Dog Expression houses gene expression profiles derived entirely from RNA-Seq data analysis on tissues from Canis. Dog Expression features the integration and visualization of gene expression profiles based on curated and quality-controlled RNA-Seq data encompassing diverse tissues. The complete landscape of gene expression for tissues, breeds, and cell lines is provided, as well as the differential gene expression associated with diseases.
For RNA-Seq data, iDog has constructed a pipeline to process the data. The data analysis code for transcriptomics and differentially expressed genes in disease is available for free on GitHub (
https://github.com/Br1anChou/idog).
Raw reads were filtered using fastp (v 0.23.2) with the parameters ‘-g -q 5 -u 50 -n 5’. The filtered reads were then aligned to the genome using STAR (v 2.7.3a) with the following parameters ‘--outFilterMultimapNmax 20 --alignSJoverhangMin 8 --alignSJDBoverhangMin 1 --outFilterMismatchNmax 999 --outFilterMismatchNoverReadLmax 0.04 --alignIntronMin 20 --alignIntronMax 1000000 --alignMatesGapMax 100000 --outSAMunmapped Within --outFilterType BySJout --outSAMattributes NH HI AS NM MD --outSAMtype BAM SortedByCoordinat --quantMode TranscriptomeSAM --sjdbScore 1’. The quantification of transcripts was performed using Kallisto (v0.46.0) with the parameters ‘--fusion --plaintext’, while gene quantifications were generated using the RSEM program (v 5.32.1) with the parameters ‘--estimate-rspd --seed 12345 --forward-prob 0.5’. TPM (Transcripts per kilobase of exon model per million mapped reads) is used as a normalized value for transcript and gene abundance to eliminate the effects of varying sequencing depths and gene lengths. For samples from the same tissue across different projects, log2(TPM+1) transformation was applied, and the results were visualized using box plots.
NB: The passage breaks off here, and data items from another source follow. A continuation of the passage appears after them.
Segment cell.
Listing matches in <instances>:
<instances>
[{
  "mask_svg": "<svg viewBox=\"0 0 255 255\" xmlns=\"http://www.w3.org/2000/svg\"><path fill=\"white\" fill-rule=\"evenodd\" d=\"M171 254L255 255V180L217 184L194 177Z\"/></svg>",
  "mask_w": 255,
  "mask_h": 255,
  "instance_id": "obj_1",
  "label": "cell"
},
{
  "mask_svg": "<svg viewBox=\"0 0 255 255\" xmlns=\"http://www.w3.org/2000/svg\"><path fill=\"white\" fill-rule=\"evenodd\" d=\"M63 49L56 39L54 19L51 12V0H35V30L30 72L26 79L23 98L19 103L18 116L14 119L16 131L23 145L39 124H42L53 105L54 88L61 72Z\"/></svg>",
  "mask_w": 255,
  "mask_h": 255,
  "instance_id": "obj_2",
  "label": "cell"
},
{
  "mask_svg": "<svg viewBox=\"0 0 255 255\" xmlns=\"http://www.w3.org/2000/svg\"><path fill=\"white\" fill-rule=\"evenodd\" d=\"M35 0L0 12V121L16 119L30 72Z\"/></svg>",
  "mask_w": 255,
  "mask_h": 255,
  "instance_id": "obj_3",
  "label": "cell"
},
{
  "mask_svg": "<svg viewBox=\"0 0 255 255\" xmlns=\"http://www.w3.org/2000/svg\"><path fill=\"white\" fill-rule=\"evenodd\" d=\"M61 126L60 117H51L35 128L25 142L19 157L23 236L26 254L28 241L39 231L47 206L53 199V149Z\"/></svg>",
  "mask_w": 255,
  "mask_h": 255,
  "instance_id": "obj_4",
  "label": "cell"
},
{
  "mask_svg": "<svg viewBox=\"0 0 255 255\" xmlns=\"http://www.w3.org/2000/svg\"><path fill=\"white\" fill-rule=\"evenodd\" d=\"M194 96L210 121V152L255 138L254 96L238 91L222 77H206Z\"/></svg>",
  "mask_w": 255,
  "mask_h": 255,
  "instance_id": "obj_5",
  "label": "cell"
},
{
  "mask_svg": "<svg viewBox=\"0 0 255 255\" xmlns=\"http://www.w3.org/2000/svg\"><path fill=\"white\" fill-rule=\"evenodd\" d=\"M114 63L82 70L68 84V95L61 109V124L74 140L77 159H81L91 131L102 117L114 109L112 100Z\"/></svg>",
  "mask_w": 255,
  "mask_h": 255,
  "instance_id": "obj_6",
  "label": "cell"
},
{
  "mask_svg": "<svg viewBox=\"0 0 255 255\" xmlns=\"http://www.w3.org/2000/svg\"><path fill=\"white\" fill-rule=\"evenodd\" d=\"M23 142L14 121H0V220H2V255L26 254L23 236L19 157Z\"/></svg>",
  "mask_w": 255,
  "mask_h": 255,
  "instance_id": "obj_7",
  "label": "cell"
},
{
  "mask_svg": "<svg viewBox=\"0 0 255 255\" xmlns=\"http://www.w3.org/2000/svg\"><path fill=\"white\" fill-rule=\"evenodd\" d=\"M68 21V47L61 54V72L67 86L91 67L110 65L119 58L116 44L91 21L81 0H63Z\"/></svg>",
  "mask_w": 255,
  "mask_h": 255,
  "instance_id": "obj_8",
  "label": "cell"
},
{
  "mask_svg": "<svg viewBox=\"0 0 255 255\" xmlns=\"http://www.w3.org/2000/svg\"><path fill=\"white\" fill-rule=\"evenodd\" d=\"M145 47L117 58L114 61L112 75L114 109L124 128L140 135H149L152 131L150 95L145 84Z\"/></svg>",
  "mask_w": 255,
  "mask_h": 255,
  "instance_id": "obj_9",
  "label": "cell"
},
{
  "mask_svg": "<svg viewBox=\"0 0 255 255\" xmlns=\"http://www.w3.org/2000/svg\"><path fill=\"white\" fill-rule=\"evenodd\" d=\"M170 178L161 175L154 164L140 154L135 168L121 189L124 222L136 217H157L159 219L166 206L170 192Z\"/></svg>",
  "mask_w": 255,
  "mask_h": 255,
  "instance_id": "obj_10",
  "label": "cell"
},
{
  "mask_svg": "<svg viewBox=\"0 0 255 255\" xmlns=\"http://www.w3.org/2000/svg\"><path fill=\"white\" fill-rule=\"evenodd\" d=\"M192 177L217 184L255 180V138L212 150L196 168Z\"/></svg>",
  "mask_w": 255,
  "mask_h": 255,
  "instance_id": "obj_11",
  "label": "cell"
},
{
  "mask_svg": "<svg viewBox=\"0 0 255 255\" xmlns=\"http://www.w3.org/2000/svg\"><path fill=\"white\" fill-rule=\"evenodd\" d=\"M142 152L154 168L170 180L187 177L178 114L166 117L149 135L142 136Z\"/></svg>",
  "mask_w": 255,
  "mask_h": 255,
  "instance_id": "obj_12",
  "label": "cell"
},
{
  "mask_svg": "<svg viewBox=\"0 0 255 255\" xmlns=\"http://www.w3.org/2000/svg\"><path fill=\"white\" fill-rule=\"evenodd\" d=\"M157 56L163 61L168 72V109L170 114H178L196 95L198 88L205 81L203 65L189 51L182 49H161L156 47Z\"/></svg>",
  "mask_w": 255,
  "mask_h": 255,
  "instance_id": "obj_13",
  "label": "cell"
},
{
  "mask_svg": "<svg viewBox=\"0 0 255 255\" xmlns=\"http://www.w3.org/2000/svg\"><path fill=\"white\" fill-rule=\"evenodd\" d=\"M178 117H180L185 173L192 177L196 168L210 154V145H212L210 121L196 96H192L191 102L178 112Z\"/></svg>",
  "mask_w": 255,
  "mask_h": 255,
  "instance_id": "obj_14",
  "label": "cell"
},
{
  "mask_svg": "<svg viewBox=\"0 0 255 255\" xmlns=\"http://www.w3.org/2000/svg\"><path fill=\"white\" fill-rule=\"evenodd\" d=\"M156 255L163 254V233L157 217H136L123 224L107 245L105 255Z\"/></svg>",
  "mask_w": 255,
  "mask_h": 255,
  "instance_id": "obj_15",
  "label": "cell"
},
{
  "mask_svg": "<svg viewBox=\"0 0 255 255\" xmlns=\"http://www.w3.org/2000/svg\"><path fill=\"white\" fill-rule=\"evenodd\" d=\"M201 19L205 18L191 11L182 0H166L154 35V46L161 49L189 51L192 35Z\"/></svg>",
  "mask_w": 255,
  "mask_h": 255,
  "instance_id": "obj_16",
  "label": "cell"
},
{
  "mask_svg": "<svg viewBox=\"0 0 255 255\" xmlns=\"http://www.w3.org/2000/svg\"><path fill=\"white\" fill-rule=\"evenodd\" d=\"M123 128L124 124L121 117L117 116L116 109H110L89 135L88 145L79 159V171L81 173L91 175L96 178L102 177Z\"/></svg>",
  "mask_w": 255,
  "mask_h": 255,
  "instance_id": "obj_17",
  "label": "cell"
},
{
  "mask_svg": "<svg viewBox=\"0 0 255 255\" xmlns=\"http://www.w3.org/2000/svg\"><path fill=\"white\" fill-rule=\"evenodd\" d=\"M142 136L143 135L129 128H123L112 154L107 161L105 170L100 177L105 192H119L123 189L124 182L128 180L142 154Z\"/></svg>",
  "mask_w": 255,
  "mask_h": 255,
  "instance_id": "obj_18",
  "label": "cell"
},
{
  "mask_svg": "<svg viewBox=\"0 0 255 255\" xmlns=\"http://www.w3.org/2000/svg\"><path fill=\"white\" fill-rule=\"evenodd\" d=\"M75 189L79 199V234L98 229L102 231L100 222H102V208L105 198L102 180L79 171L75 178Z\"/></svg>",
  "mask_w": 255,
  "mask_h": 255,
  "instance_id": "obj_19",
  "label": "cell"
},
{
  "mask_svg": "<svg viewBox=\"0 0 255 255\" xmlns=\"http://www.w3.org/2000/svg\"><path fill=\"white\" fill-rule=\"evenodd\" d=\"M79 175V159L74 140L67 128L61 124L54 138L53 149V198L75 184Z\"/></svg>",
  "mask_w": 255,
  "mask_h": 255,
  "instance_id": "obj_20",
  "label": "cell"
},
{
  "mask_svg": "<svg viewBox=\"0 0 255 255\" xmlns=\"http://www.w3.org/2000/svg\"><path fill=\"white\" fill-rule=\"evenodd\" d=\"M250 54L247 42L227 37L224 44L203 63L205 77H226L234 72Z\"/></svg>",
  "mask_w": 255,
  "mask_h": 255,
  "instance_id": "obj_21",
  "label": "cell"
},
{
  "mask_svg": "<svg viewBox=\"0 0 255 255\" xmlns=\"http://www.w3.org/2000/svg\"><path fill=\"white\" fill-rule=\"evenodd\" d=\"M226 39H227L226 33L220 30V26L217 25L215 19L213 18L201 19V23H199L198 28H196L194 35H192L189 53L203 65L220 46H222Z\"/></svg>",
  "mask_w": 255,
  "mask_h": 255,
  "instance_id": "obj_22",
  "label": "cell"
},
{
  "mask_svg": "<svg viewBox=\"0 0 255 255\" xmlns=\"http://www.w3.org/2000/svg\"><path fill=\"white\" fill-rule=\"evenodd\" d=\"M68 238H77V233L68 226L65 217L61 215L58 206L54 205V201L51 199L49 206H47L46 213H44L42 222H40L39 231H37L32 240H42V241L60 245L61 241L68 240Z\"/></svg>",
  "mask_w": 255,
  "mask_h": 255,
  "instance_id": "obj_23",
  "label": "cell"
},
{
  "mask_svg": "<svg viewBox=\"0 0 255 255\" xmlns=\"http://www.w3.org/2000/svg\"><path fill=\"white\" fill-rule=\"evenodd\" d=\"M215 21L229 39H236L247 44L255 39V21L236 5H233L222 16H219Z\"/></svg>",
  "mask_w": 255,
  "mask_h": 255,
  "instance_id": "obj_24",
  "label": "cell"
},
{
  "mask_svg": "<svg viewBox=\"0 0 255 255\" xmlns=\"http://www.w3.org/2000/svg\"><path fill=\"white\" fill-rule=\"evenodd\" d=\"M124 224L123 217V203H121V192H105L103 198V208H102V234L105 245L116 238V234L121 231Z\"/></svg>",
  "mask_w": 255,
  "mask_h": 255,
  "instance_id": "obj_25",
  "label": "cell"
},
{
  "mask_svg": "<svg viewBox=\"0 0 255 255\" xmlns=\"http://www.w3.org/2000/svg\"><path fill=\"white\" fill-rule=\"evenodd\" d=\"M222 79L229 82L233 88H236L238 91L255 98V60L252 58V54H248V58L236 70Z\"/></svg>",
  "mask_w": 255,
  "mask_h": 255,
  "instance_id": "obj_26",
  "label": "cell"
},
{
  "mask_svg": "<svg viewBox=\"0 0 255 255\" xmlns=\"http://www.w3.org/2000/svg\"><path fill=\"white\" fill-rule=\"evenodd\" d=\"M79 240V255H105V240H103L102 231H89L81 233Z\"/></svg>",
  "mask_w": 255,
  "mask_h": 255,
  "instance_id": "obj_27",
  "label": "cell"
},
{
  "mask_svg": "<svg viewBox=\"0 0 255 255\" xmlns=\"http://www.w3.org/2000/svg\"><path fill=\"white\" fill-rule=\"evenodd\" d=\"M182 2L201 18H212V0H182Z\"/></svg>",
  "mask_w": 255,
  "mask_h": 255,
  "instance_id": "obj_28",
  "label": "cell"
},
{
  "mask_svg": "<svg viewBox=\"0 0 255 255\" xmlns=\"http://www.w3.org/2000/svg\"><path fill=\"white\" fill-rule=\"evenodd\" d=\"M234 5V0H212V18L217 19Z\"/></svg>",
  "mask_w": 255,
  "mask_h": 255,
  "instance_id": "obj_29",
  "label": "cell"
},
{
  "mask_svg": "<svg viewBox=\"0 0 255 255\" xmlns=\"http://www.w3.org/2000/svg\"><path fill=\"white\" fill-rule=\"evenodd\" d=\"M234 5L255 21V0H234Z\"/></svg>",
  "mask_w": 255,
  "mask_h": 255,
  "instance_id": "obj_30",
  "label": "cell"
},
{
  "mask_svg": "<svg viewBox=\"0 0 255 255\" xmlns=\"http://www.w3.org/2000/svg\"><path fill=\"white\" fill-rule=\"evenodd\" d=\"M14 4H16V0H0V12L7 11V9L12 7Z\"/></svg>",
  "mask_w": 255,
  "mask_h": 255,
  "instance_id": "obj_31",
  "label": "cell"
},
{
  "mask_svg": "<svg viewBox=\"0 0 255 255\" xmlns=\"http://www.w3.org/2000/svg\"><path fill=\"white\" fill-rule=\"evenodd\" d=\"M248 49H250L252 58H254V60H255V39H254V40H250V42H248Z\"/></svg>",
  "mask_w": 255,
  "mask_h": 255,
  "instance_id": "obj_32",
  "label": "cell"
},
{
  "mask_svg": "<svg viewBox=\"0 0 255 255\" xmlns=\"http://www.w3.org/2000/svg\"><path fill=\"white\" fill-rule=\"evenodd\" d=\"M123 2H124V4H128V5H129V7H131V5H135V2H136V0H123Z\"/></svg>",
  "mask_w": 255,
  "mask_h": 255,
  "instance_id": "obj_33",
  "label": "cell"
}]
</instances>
Differential expression analysis was performed in R using the negative binomial generalized linear model provided by DESeq2 to test for differential expression of expected counts. Gene counts of less than 10 were removed, and variance-stabilizing transformations (VST) were applied to eliminate the dependence of variance on the mean. After model fitting, the coefficients and their standard errors for each sample group were estimated. The fold change (FC) was used as input for hypothesis testing, and the significance of differential expression was assessed using the Wald test. The multiple test correction method utilized was the Benjamini-Hochberg false discovery rate (FDR). Additionally, we utilized the transformed count matrix to calculate sample-to-sample distances.